Join GitHub today
GitHub is home to over 28 million developers working together to host and review code, manage projects, and build software together.Sign up
likwid-mpirun: enable simple pinning for MPI and hybrid MPI/threaded applications
Pinning to dedicated compute resources is important for pure MPI and even more for hybrid MPI/threaded applications. While all major MPI implementations include their mechanism for pinning, likwid-mpirun provides a simple and portable solution based on the powerful capabilities of likwid-pin. This is still experimental at the moment. Still it can be adapted to any MPI and OpenMP combination with the help of a tuning application in the test directory of LIKWID. likwid-mpirun works in conjunction with PBS, LoadLeveler and SLURM. The tested MPI and compilers are Intel C/C++ compiler, GCC, Intel MPI and OpenMPI. The support for mvapich is untested.
As usual you can get a help message with
$ likwid-mpirun -h
You always have to specify the total number of MPI processes with the
Two cases are distinguished: Pure MPI and hybrid applications.
$ likwid-mpirun -np 16 ./a.out
This will start 16 processes, the number of processes per compute node is calculated from the PBS/LoadLeveler/SLURM node file. If two hosts are given, eight processes are pinned to cores/SMT threads per node. The pinning is implemented with the likwid-pin node domain.

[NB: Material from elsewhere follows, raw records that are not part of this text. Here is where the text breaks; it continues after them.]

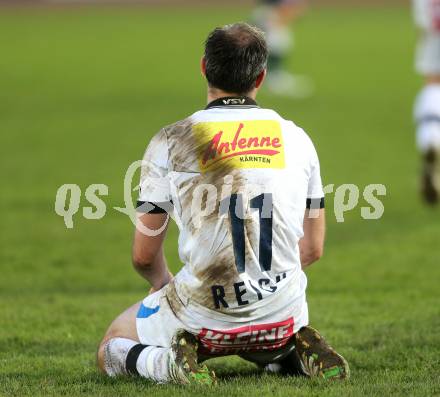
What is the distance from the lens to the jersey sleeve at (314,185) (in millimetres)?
4473

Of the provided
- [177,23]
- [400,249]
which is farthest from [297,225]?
[177,23]

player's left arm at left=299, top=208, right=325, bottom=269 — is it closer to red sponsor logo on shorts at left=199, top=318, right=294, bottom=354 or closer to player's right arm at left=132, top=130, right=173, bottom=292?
red sponsor logo on shorts at left=199, top=318, right=294, bottom=354

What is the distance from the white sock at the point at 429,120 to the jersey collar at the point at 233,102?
5186 mm

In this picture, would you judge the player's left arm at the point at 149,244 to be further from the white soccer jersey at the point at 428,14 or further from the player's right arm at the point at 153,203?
the white soccer jersey at the point at 428,14

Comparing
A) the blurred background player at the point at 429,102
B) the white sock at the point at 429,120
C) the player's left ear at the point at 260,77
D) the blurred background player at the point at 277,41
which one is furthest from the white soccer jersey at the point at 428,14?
the blurred background player at the point at 277,41

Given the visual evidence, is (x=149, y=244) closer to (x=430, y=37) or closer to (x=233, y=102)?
(x=233, y=102)

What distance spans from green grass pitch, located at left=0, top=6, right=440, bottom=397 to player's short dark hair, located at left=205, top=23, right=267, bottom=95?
1164 millimetres

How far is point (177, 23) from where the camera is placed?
33.6 meters

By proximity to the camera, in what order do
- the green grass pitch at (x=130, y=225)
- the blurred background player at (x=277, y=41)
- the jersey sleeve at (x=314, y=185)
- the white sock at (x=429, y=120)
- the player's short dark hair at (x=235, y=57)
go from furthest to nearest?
the blurred background player at (x=277, y=41) < the white sock at (x=429, y=120) < the green grass pitch at (x=130, y=225) < the jersey sleeve at (x=314, y=185) < the player's short dark hair at (x=235, y=57)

Pure MPI with explicit pinning:
$ likwid-mpirun -np 16 -nperdomain S:2 ./a.out
For this case a single option
-nperdomain covers all cases. The argument contains a domain character as already known from the other LIKWID applications and the number per domain separated by a colon. Above example will start two processes per socket up to 16 processes and will pin the processes with likwid-pin.
Domains can be:
- N - for node
- S - for socket
- C - for last level shared cache
- M - for NUMA domain (interesting e.g. for AMD Magny Cours)

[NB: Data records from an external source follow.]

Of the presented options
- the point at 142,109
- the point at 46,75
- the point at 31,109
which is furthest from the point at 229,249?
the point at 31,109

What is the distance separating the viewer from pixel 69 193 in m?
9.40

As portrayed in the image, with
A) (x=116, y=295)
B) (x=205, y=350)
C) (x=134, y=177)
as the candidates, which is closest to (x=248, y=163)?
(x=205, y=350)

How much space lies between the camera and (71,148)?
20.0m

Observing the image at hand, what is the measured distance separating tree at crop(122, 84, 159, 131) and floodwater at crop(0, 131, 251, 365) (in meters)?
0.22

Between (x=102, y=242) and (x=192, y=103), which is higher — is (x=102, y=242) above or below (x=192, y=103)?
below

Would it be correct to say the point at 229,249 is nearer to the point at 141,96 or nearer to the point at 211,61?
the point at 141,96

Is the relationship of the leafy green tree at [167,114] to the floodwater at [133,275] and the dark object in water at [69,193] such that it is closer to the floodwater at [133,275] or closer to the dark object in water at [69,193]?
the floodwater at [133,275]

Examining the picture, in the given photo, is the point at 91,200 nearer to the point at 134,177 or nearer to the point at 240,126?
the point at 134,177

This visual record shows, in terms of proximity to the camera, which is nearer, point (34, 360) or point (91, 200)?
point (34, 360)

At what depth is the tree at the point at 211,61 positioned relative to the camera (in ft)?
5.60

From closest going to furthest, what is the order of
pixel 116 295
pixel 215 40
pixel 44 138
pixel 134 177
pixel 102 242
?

For pinning on Magny Cours the following can be useful:
$ likwid-mpirun -np 16 -nperdomain M:2 ./a.out
This will start 2 processes per NUMA domain. On a two socket AMD MagnyCours system this will result in 8 processes per node with two nodes total for this run.
For debugging use the debug option:
$ likwid-mpirun -debug -np 16 -nperdomain M:2 ./a.out
This will output all command which would be executed.

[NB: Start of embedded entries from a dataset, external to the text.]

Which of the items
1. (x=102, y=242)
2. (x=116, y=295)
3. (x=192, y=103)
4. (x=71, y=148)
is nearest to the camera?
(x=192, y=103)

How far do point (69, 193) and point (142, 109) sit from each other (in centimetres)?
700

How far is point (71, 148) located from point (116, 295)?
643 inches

Pinning of hybrid applications:
$ likwid-mpirun -np 16 -pin S0:0,1_S1:0,1 ./a.out
Hybrid pinning has only one option covering all possibilities with
The argument string to pin consists of valid likwid-pin expressions separated by underscores. The number of separated expression denote the number of processes started
per node. Above example will start two processes per node. The first process and its threads (two) will be pinned to Socket one, core 0,1. The second process and its threads will be pinned to socket two, core 0,1. Consequently, the above statement requires 4 hosts to run.
The main pinning complexity is that the OpenMP as well as the MPI implementation could start their own threads for management purpose. These threads need to be skipped and their position in the started threads has to be determined in advance. For the tested MPI+Compiler combinations, the skip masks are integrated into likwid-mpirun.
At the moment all pinning uses block distribution, round robin variants for node and global are planned.
-h, --help Help message -v, --version Version information -d, --debug Debugging output -n/-np <count> Set the number of processes -nperdomain <domain> Set the number of processes per node by giving an affinity domain and count -pin <list> Specify pinning of threads. CPU expressions like likwid-pin separated with '_' -s, --skip <hex> Bitmask with threads to skip -mpi <id> Specify which MPI should be used. Possible values: openmpi, intelmpi and mvapich2 If not set, module system is checked -omp <id> Specify which OpenMP should be used. Possible values: gnu and intel Only required for statically linked executables. -hostfile Use custom hostfile instead of searching the environment -g/-group <perf> Set a likwid-perfctr conform event set for measuring on nodes -m/-marker Activate marker API mode
MPI not recognized
likwid-mpirun checks for some known MPI implementations (OpenMPI, IntelMPI and Mvapich2) in the file system and the module system. It searches for the executables like
mpiexec in the path that can be either in the environment variable
MPI_BASE. If it does not find it, try to set it on the command line with
-mpi [openmpi, intelmpi, mvapich2 or slurm].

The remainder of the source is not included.